Tax relief for borrowers repaying loans
- Easier student loan repayment. For many college graduates, one of their first financial obligations is to repay their student loans, which average about $13,500 per student. The new student loan interest deduction will reduce the burden of the repayment obligation by allowing students or their families to take a tax deduction for interest paid in the first 60 months of repayment on student loans. The deduction is available even if an individual does not itemize other deductions. The maximum deduction is $1,000 in 1998, $1,500 in 1999, $2,000 in 2000, and $2,500 in 2001 and beyond.
- Community service loan forgiveness.
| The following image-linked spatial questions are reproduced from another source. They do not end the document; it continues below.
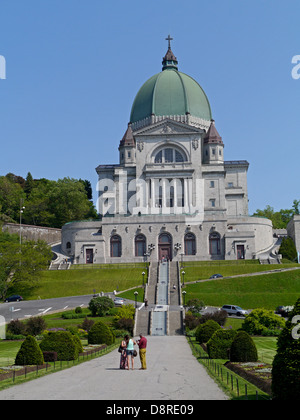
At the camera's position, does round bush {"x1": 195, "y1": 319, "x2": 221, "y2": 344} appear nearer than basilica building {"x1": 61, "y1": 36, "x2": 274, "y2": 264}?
Yes

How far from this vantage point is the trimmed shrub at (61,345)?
2653 centimetres

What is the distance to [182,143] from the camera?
301 ft

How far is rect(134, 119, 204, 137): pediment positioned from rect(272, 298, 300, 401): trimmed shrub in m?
78.5

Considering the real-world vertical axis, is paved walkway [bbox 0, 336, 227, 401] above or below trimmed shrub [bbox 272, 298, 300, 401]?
below

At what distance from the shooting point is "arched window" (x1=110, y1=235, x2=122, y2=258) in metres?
82.8

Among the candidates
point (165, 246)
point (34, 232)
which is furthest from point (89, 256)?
point (34, 232)

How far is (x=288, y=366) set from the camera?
13.9m

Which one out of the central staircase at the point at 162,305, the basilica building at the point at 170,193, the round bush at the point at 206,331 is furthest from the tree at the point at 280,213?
the round bush at the point at 206,331

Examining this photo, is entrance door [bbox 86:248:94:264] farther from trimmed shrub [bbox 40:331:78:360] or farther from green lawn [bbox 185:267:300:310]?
trimmed shrub [bbox 40:331:78:360]

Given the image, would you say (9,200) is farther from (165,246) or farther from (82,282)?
(82,282)

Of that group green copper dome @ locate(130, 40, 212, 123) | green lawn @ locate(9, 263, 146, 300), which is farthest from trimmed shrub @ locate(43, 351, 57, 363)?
green copper dome @ locate(130, 40, 212, 123)

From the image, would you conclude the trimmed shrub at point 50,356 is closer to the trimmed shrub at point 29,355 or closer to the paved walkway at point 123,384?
the paved walkway at point 123,384
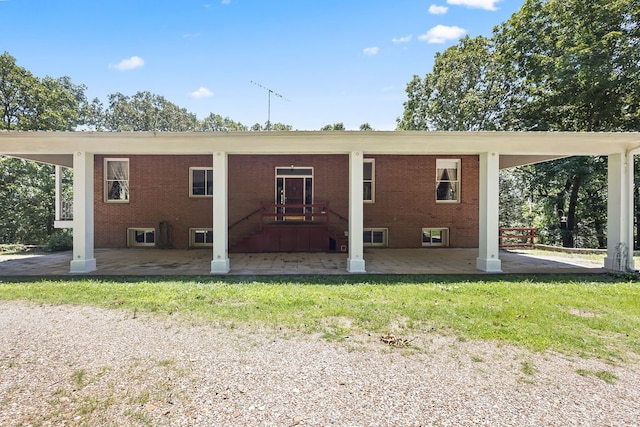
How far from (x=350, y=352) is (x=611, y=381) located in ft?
7.50

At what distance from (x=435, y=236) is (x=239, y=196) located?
750 centimetres

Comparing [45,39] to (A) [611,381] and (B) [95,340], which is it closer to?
(B) [95,340]

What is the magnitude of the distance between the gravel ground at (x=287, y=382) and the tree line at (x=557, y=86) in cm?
1379

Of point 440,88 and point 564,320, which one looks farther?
point 440,88

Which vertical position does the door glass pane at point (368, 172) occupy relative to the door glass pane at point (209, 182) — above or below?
above

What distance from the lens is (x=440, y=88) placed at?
20.4 meters

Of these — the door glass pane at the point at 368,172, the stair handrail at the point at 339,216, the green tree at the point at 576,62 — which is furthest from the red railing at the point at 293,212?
the green tree at the point at 576,62

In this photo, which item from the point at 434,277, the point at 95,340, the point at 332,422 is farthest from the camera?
the point at 434,277

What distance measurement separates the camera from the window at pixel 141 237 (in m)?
12.1

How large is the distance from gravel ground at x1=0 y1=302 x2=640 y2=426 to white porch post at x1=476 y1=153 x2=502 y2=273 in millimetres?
4824

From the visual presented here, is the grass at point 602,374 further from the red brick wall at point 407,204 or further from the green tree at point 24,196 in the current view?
the green tree at point 24,196


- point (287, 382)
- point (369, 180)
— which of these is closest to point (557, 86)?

This provision excludes from income the student loan amounts forgiven by non-profit, tax-exempt charitable or educational institutions for borrowers who take community-service jobs that address unmet community needs. For example, a recent graduate who takes a low-paying job in a rural school will not owe any additional income tax if in recognition of this service his or her college or another charity forgives a loan it made to the student to help pay college costs. This provision applies to loans forgiven after August 5, 1997.